Crude oil prices jumped in European trade Monday after Iran said it halted oil exports to the UK and France in reply to the European Union's economic sanctions over its disputed nuclear program.
Light sweet crude for March delivery gained 1.76 percent to $105.06 a barrel in electronic trading on the New York Mercantile Exchange during European trading hours. Brent crude oil futures for April delivery rose 1.02 percent to $120.82 a barrel on the ICE futures exchange in London.
According to Iran's official news agency IRNA, Oil Ministry spokesman Ali Reza Nikzad Rahbar said Sunday: “Oil sales to British and French companies have ceased. We have taken steps to deliver our oil to other countries in the place of British and French companies.”
However, the decision isn't expected to have a big impact as the UK gets only 1 percent of its oil from Iran and France gets only about 3 percent from there.
European Union governments agreed last month to an immediate ban on all new contracts to import, buy or transport Iranian crude oil and agreed to fulfill existing contracts until July 1, 2012. After Saudi Arabia, Iran is the second-largest producer in the Organization of Petroleum Exporting Countries. The European Union buys about 18 percent of Iran's total crude exports.
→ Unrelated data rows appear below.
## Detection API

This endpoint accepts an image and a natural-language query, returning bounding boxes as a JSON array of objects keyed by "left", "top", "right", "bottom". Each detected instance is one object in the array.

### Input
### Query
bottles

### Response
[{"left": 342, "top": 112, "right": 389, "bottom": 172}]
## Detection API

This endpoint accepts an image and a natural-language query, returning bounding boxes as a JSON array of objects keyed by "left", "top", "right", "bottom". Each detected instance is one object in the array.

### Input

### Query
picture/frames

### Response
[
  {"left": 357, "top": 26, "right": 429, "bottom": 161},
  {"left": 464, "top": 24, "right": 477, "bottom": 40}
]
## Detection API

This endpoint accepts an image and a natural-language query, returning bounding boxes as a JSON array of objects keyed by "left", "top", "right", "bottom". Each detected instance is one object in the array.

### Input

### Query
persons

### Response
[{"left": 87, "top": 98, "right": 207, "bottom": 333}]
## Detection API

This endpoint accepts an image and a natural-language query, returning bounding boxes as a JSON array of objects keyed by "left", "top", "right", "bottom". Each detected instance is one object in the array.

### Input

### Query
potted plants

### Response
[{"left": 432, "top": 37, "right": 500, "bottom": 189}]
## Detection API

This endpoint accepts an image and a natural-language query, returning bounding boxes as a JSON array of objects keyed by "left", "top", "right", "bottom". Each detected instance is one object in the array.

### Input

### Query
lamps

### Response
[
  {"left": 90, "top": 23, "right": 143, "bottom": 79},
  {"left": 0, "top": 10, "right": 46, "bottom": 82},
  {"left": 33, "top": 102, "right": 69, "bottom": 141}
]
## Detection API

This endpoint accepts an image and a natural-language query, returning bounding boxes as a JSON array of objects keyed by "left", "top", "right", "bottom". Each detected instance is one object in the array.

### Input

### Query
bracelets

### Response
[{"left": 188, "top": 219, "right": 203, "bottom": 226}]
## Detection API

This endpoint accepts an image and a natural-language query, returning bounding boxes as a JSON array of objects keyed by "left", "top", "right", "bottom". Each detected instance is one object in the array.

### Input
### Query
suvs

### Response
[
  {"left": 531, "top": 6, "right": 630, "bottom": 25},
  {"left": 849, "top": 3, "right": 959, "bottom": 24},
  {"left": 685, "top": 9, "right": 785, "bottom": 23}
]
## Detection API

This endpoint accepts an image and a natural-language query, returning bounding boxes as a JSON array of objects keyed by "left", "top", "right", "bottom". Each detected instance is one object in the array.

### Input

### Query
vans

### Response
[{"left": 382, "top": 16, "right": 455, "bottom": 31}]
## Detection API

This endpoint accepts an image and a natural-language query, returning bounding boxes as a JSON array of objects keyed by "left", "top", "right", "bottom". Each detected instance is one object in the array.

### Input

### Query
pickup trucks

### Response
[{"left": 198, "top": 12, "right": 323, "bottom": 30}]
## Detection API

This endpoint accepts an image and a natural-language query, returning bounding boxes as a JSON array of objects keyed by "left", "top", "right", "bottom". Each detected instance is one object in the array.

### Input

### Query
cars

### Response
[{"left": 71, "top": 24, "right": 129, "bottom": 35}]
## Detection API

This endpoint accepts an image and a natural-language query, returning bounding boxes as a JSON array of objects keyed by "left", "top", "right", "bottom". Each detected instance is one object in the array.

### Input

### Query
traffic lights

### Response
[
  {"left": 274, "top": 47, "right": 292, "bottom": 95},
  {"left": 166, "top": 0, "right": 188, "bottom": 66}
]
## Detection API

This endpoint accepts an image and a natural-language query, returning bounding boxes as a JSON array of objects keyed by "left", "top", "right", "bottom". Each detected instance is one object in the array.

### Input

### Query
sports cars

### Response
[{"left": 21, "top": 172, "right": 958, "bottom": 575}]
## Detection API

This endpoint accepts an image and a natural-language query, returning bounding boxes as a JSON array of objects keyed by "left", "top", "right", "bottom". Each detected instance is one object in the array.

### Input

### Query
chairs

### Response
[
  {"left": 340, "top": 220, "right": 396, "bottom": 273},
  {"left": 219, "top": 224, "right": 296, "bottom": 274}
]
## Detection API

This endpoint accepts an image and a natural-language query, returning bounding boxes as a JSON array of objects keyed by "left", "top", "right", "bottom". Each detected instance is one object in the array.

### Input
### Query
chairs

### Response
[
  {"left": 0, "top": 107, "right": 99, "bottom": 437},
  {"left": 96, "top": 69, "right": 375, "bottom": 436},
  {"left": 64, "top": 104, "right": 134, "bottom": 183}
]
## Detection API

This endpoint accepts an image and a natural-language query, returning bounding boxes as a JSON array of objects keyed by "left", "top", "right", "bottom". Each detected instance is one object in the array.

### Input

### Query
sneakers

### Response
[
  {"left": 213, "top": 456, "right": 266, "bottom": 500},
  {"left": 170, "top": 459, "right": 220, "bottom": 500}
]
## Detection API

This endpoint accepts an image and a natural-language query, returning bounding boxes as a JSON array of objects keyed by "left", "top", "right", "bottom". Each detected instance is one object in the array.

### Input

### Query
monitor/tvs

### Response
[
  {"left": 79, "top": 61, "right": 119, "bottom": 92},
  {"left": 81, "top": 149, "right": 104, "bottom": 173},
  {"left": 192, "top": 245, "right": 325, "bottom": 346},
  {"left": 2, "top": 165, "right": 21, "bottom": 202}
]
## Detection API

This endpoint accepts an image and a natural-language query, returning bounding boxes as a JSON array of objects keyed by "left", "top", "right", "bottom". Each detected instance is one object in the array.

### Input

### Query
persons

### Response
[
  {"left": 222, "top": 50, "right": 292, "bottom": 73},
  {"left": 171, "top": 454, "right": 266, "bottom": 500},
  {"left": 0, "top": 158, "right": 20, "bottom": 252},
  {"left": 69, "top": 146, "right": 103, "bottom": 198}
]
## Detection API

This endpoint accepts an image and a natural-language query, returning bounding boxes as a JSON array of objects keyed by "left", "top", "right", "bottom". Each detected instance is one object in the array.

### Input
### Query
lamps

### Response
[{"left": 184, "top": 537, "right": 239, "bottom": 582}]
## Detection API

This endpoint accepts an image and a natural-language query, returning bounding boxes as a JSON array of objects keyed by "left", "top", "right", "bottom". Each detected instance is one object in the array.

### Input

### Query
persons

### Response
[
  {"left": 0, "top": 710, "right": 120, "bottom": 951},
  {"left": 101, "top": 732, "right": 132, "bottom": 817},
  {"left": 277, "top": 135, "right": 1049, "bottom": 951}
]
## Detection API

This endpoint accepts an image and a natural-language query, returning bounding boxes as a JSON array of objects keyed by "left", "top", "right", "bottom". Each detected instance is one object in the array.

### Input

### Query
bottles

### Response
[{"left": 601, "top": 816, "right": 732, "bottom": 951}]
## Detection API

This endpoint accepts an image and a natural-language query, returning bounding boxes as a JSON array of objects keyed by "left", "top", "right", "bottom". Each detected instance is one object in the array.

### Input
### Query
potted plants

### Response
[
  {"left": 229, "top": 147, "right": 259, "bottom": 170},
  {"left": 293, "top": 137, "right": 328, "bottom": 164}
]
Meanwhile, optimism that the Greece bailout deal would be reached at the EU finance ministers' meeting Monday also buoyed sentiment.
European Finance Ministers are meeting in Brussels Monday and are expected to approve a second rescue package worth 130 billion euros ($170.9 billion) for Greece as major Eurozone powers have assured that they would not allow a disorderly Greece default.